Dremel has decided to re-release the powered fret/coping saw that they developed in the 40s called the Moto-Saw ($99.99, Ohio Power Tool). The Moto-Saw, which was advertised as “more like magic than any tool you’ve ever seen” upon its initial release, is still a powered coping saw, with a throat that is about 9” deep and a reciprocating blade. The Moto-Saw gains a lot of functionality due to the fact that it can be fitted into an easy to mount table with a vacuum attachment, allowing it to double as a small scroll saw.
I have to say that when I first laid eyes on the new Dremel Moto-Saw I was a bit of a skeptic. You have to admit; at first glance it just looks kind of … goofy. It reminded me of an overhead projector from my classroom in the days before every classroom had a computer hooked up to a projector in it. What the saw looks like is neither here nor there, because the Moto-Saw made a believer out of me.
I started by drawing a fairly complicated design on a couple pieces of 21/32” pine. These designs would require a variety of different cuts, and very few of them would be simple straight lines. I decided to use the saw while it was not attached to the table at first to see what kind of control it offered. With wood of this thickness and a full 9” cut, the short answer would be not very much. Maybe I was just being impatient and not letting the saw do the work for me, but the saw, my workpiece, and the table underneath it shook like crazy for almost the entire length of the cut, making it very hard to keep the cut in a straight line. The only purpose of the cut was to separate the two designs on the one piece of wood, but the fact remains that an extended accurate line was pretty hard to maintain without the help of the saw being mounted to its table.
After my designs were separated it was time to actually cut them out. After the difficulty that I had cutting without the table, I was sure to mount the tool into the table before I began. It is worth noting that the saw has to be unplugged in order to place it in and remove it from the table. It was here that the tool really showed me what it was worth. It almost flawlessly performed any cut I had put on the design board. The vacuum attachment worked perfectly, keeping dust out of my line of sight while hooked up to my Ridgid 6 Gallon Wet/Dry Vacuum. The tool has no integrated LED light, so you have to provide your own lighting to make sure that you are getting everything you need to see, but with the vacuum keeping the dust out of the way and the clear plastic workpiece holder made it easy to see any lines that I had put on the wood.
The ability to quickly remove and reposition blades in the saw made for added versatility. The Moto-Saw features a tool-less blade changing and tensioning system, and it works exactly as advertised. To make an interior cut, all you have to do is drill out a ¼” hole and run your blade through it, then reposition and re-tension the blade and begin cutting from the middle of the workpiece. I am not sure if it falls under best practices, but the blades can even be turned around and run backwards to add versatility when working with large workpieces.

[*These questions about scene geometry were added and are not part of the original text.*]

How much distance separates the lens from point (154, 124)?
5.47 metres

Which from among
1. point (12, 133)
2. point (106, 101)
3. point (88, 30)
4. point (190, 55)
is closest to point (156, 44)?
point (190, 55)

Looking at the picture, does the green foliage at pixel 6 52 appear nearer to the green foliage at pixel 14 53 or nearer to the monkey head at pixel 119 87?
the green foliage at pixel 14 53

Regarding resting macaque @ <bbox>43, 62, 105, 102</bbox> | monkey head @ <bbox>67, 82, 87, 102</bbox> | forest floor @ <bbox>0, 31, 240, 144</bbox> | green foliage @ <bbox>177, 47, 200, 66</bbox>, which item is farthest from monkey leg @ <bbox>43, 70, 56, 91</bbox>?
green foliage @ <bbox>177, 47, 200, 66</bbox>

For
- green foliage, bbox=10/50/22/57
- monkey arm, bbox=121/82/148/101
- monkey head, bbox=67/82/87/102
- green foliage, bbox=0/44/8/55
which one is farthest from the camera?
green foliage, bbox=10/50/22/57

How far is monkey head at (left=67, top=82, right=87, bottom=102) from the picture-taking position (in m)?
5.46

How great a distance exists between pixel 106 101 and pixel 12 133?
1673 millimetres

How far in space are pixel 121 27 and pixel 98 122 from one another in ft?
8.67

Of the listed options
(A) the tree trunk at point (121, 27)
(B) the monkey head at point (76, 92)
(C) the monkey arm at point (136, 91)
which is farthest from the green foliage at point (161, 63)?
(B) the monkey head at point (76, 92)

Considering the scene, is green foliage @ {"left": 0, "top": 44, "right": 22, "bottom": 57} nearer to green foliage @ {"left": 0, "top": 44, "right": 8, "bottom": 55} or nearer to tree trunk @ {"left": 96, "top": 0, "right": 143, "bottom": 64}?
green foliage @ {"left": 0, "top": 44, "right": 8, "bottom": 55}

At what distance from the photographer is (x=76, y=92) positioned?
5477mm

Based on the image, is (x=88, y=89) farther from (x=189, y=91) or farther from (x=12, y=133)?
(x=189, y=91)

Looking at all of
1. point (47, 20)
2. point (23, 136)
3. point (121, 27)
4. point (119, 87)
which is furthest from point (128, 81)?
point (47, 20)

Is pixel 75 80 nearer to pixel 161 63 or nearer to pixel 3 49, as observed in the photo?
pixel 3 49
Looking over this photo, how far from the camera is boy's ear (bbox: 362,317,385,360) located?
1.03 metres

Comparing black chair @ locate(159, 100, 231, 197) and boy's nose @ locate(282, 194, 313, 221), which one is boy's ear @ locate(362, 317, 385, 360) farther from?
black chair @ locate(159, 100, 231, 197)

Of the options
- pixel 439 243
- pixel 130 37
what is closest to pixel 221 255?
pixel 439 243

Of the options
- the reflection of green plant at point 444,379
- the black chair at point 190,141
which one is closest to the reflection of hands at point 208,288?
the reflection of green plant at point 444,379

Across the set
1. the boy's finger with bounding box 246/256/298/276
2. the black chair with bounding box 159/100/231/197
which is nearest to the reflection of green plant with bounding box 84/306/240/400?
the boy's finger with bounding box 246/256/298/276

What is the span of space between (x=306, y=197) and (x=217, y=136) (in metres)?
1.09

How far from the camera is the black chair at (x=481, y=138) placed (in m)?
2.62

I could not be happier with the way that my workpieces turned out. The Moto-Saw could make pretty much any cut I tried to do. I have to admit I broke a few of the blades, but the saw includes four and it could be the result of my own impatience or the fact that it is not designed to cut wood that is this thick. There were almost no rough edges or burring on the underside of the workpiece after cutting, and very little scoring from the recip action of the blade.
Pros – lightweight and easy to store and set up
-blades change quickly and can be used backwards or forwards
-vacuum attachment works well with standard shop vac
-does very well with intricate cuts
Cons – tends to shake with the reciprocating action of the blade; if used without the table this makes accurate cuts very difficult, when used without the table this causes the shoe to loosen from the workpiece
-no integrated LED, must be used in a well-lit area
-blades will snap if the workpiece is forced (probably because there is no good blade for thicker wood)
All in all the Moto-Saw is an excellent hobby saw for those who would have use for making intricate cuts in thinner wood and do not have a lot of space to run or store a larger saw. I know I am going to get some one-ply wood and see exactly how intricate of a design I can cut with it.
And for those of you who recognized them, those ARE the Stark direwolf and the Lannister lion from Game of Thrones. They are not quite finished yet.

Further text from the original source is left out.